Goode B L, Chau M, Denis P E, Feinstein S C
Neuroscience Research Institute and Department of Molecular, Cellular, and Developmental Biology, University of California, Santa Barbara, California 93106, USA.
J Biol Chem. 2000 Dec 8;275(49):38182-9. doi: 10.1074/jbc.M007489200.
Tau, MAP2, and MAP4 are members of a microtubule-associated protein (MAP) family that are each expressed as "3-repeat" and "4-repeat" isoforms. These isoforms arise from tightly controlled tissue-specific and/or developmentally regulated alternative splicing of a 31-amino acid long "inter-repeat:repeat module," raising the possibility that different MAP isoforms may possess some distinct functional capabilities. Consistent with this hypothesis, regulatory mutations in the human tau gene that disrupt the normal balance between 3-repeat and 4-repeat tau isoform expression lead to a collection of neurodegenerative diseases known as FTDP-17 (fronto-temporal dementias and Parkinsonism linked to chromosome 17), which are characterized by the formation of pathological tau filaments and neuronal cell death. Unfortunately, very little is known regarding structural and functional differences between the isoforms. In our previous analyses, we focused on 4-repeat tau structure and function. Here, we investigate 3-repeat tau, generating a series of truncations, amino acid substitutions, and internal deletions and examining the functional consequences. 3-Repeat tau possesses a "core microtubule binding domain" composed of its first two repeats and the intervening inter-repeat. This observation is in marked contrast to the widely held notion that tau possesses multiple independent tubulin-binding sites aligned in sequence along the length of the protein. In addition, we observed that the carboxyl-terminal sequences downstream of the repeat region make a strong but indirect contribution to microtubule binding activity in 3-repeat tau, which is in contrast to the negligible effect of these same sequences in 4-repeat tau. Taken together with previous work, these data suggest that 3-repeat and 4-repeat tau assume complex and distinct structures that are regulated differentially, which in turn suggests that they may possess isoform-specific functional capabilities. The relevance of isoform-specific structure and function to normal tau action and the onset of neurodegenerative disease are discussed.

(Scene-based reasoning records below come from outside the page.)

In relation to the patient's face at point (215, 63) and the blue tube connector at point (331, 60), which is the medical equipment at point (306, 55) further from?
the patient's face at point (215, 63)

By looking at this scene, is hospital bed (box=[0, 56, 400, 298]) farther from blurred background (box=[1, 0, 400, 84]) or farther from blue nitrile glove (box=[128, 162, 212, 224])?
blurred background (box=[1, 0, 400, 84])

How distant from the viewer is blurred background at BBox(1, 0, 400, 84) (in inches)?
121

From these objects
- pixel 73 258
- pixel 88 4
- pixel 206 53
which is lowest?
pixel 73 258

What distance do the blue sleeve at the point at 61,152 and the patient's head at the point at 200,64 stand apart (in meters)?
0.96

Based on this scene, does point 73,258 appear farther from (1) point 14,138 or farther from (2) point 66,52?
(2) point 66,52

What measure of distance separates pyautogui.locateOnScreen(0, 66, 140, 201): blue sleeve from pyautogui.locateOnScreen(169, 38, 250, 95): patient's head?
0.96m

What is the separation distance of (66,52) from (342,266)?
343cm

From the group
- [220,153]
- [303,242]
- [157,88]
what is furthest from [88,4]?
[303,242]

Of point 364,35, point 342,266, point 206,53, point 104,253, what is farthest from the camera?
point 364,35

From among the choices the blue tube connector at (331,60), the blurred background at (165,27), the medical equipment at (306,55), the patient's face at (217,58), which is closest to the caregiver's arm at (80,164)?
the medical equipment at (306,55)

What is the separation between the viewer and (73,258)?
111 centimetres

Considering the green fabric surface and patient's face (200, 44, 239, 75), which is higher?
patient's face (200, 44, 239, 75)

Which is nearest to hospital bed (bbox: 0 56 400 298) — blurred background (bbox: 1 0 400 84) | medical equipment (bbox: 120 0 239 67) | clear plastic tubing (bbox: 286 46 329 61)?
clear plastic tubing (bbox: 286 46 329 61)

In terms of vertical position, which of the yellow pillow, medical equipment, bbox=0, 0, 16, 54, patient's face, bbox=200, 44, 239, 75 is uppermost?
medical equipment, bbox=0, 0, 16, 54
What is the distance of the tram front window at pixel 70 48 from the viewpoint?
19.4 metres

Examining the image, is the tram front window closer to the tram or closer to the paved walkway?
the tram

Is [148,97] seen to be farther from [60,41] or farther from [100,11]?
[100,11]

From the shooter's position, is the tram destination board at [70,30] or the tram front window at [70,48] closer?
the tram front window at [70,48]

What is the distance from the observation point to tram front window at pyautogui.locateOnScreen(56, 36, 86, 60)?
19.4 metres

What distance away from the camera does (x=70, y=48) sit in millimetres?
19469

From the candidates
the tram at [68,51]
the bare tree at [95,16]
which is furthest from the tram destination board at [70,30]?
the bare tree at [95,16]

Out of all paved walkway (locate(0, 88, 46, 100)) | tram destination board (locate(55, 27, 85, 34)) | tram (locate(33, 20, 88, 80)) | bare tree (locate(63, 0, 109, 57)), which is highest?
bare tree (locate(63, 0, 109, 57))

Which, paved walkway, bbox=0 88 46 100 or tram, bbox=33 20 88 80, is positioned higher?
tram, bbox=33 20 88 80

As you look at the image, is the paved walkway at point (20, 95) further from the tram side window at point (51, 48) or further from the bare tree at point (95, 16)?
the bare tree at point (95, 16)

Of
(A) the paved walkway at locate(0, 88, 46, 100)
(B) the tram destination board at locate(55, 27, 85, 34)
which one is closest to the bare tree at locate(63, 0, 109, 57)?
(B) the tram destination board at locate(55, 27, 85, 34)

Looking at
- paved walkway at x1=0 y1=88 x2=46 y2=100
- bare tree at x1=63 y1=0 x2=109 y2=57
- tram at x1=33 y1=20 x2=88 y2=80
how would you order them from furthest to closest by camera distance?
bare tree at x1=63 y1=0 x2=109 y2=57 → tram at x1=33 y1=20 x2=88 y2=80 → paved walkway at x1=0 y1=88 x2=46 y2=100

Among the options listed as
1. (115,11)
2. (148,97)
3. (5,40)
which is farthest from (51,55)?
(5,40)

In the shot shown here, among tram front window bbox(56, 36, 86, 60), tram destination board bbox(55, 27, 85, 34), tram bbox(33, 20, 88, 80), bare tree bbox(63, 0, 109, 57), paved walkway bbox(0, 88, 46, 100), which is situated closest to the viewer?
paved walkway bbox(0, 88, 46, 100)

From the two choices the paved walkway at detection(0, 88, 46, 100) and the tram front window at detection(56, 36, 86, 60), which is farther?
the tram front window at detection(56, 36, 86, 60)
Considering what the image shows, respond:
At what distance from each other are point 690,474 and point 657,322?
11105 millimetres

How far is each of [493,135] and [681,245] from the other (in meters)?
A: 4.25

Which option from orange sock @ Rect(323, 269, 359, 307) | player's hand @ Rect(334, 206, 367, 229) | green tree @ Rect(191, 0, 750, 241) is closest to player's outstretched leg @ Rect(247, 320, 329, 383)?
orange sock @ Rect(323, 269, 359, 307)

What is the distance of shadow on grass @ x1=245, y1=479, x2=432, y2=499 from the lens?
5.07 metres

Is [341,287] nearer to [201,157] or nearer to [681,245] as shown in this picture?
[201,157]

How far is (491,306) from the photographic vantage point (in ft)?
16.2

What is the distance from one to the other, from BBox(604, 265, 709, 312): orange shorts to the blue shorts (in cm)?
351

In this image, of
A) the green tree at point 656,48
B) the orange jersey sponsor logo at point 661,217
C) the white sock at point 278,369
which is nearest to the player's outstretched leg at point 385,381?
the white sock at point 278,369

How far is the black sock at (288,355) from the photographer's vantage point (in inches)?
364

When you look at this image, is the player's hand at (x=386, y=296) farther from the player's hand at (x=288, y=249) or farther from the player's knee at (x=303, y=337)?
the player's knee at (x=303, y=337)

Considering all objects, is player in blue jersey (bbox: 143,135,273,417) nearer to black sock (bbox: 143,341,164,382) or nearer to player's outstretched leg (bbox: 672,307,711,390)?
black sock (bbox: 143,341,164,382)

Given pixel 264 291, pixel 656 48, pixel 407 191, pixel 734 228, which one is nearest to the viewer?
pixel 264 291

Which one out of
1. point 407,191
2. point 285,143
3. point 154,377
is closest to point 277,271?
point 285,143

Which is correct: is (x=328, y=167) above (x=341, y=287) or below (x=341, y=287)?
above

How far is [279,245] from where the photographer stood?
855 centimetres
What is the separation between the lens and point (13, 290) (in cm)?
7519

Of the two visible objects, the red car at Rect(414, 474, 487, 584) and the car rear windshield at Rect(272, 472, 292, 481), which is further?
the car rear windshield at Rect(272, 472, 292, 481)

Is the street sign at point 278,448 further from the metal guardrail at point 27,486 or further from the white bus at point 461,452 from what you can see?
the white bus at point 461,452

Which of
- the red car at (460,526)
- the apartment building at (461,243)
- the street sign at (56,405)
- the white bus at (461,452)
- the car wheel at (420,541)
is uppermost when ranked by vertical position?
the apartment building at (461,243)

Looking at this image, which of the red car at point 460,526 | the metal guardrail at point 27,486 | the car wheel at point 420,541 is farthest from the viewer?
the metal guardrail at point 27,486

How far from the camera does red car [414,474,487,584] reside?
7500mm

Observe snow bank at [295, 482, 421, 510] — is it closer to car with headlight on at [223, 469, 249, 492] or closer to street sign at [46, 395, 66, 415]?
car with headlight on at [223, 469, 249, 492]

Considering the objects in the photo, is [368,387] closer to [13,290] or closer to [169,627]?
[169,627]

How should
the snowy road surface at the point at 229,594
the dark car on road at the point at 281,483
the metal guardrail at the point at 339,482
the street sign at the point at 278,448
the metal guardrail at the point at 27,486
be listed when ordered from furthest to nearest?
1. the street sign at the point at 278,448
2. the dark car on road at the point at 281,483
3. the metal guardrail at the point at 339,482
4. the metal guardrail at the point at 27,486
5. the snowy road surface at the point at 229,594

Tau、MAP2和MAP4是微管相关蛋白(MAP)家族的成员,它们各自以“3重复”和“4重复”异构体形式表达。这些异构体源自对一个31个氨基酸长的“重复间:重复模块”进行严格控制的组织特异性和/或发育调控的可变剪接,这增加了不同MAP异构体可能具有一些独特功能的可能性。与这一假设一致,人类tau基因中的调节性突变破坏了3重复和4重复tau异构体表达之间的正常平衡,导致了一系列被称为FTDP - 17(与17号染色体相关的额颞叶痴呆和帕金森综合征)的神经退行性疾病,其特征是病理性tau细丝的形成和神经元细胞死亡。不幸的是,关于这些异构体之间的结构和功能差异,人们知之甚少。在我们之前的分析中,我们专注于4重复tau的结构和功能。在这里,我们研究3重复tau,生成了一系列截短、氨基酸替换和内部缺失,并研究了其功能后果。3重复tau具有一个由其前两个重复和中间的重复间区域组成的“核心微管结合结构域”。这一观察结果与广泛持有的观点形成了显著对比,即tau沿着蛋白质长度序列排列有多个独立的微管蛋白结合位点。此外,我们观察到重复区域下游的羧基末端序列对3重复tau的微管结合活性有强烈但间接的贡献,这与这些相同序列在4重复tau中的可忽略不计的影响形成了对比。结合之前的工作,这些数据表明3重复和4重复tau呈现出复杂且不同的结构,这些结构受到不同的调控,这反过来表明它们可能具有异构体特异性的功能。讨论了异构体特异性结构和功能与正常tau作用及神经退行性疾病发病的相关性。